TreeHouse is also correct that the documents are not relevant to defendant's decision to appeal the District Court's adverse judgment. Defendant's appeal in the Sturm Litigation raised a pure question of law, namely whether "the district court erred by declining to apply the substantial embodiment test articulated by the Supreme Court in Quanta Computer, Inc. v. LG Electronics, Inc., 553 U.S. 617, 128 S.Ct. 2109, 170 L.Ed.2d 996 (2008)...." Keurig, Inc. v. Sturm Foods, Inc., 732 F.3d 1370, 1372 (Fed. Cir. 2013). In defendant's appellate brief, it claimed that "the district court erred by expressly disregarding the substantial embodiment test...." (Brief of Plaintiff-Appellant Keurig, Incorporated, Keurig Incorporated v. Sturm Foods, Inc., Docket 2013-1072, dated Jan. 14, 2013, at 10). At oral argument, defendant conceded none of the documents produced in that action were included in the appendix submitted to the Federal Circuit. Thus, because defendant did not rely on the documents at issue on appeal, I do not see how they can be relevant to assessing whether defendant's decision to appeal was reasonable.1 No competent attorney would omit important discovery material from an appellate appendix.

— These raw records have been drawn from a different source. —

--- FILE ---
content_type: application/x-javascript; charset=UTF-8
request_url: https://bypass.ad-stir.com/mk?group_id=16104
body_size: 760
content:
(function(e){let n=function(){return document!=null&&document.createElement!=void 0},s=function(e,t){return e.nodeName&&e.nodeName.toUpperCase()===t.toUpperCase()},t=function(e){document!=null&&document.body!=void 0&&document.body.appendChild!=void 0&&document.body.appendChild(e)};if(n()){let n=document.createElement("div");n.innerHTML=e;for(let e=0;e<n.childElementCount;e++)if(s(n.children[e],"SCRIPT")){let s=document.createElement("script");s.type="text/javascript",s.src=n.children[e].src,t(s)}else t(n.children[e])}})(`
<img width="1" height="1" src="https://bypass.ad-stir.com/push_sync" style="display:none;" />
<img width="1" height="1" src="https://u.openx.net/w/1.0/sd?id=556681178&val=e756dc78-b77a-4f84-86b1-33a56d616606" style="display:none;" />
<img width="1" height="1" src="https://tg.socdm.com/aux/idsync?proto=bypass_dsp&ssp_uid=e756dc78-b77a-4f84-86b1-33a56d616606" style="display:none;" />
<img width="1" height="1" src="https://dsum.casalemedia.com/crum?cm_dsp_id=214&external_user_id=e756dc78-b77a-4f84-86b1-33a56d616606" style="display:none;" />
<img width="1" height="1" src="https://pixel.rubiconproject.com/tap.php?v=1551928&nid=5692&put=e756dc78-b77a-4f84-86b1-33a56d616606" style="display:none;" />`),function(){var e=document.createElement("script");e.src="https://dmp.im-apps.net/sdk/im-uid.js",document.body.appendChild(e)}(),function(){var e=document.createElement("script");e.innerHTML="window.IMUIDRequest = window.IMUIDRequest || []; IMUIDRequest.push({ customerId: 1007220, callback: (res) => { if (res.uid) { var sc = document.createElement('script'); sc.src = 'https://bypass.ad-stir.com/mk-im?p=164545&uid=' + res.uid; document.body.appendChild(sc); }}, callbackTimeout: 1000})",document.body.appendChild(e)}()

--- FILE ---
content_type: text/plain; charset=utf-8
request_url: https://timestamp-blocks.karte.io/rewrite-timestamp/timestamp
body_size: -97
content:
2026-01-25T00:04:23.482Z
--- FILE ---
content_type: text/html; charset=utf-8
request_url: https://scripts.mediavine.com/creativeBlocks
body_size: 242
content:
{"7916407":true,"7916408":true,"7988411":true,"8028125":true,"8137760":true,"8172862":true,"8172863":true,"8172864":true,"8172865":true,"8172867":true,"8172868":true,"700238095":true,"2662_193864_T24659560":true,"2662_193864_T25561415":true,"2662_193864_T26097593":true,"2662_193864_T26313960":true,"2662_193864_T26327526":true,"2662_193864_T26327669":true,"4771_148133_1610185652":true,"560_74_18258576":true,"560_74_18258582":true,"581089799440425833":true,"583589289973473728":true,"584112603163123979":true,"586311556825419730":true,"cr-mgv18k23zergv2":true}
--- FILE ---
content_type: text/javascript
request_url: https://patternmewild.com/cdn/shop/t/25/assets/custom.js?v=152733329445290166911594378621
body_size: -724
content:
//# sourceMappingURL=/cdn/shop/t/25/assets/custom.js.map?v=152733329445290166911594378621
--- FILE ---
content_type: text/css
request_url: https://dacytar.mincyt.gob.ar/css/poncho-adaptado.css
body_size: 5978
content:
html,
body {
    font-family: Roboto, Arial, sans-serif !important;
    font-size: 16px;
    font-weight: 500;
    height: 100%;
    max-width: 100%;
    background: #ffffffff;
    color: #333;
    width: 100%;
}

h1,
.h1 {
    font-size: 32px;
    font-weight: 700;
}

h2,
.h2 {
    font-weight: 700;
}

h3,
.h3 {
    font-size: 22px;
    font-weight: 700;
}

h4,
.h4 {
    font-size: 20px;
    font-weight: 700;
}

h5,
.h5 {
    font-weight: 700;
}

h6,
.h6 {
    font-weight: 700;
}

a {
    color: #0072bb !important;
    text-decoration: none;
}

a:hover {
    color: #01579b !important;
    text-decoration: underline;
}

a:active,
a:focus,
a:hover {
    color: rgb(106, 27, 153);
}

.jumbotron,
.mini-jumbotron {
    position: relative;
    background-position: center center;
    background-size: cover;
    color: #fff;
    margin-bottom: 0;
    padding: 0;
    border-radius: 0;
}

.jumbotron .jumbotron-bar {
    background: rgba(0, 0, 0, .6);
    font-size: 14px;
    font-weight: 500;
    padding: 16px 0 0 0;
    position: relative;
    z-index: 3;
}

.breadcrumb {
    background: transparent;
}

Accordingly, for all the foregoing reasons, defendant's motion is denied. The Clerk of the Court is respectfully requested to mark Docket Item 681 closed.

SO ORDERED.

FootNotes


1. At least one case has considered documents produced in discovery in assessing whether a party had a reasonable basis to commence the litigation. Matsushita Elec. Corp. v. Loral Corp., 974 F.Supp. 345, 349-51, 356 (S.D.N.Y. 1997) (Jones, D.J.). Given the nature of the issue Keurig raised in its appeal in the Sturm Litigation and the fact that no documents produced in discovery were included in the appendix on appeal, it does not appear that any of the documents produced in the Sturm Litigation could explain defendant's decision to pursue its claims in that action. Thus, I need not decide whether it is appropriate to follow Matsushita.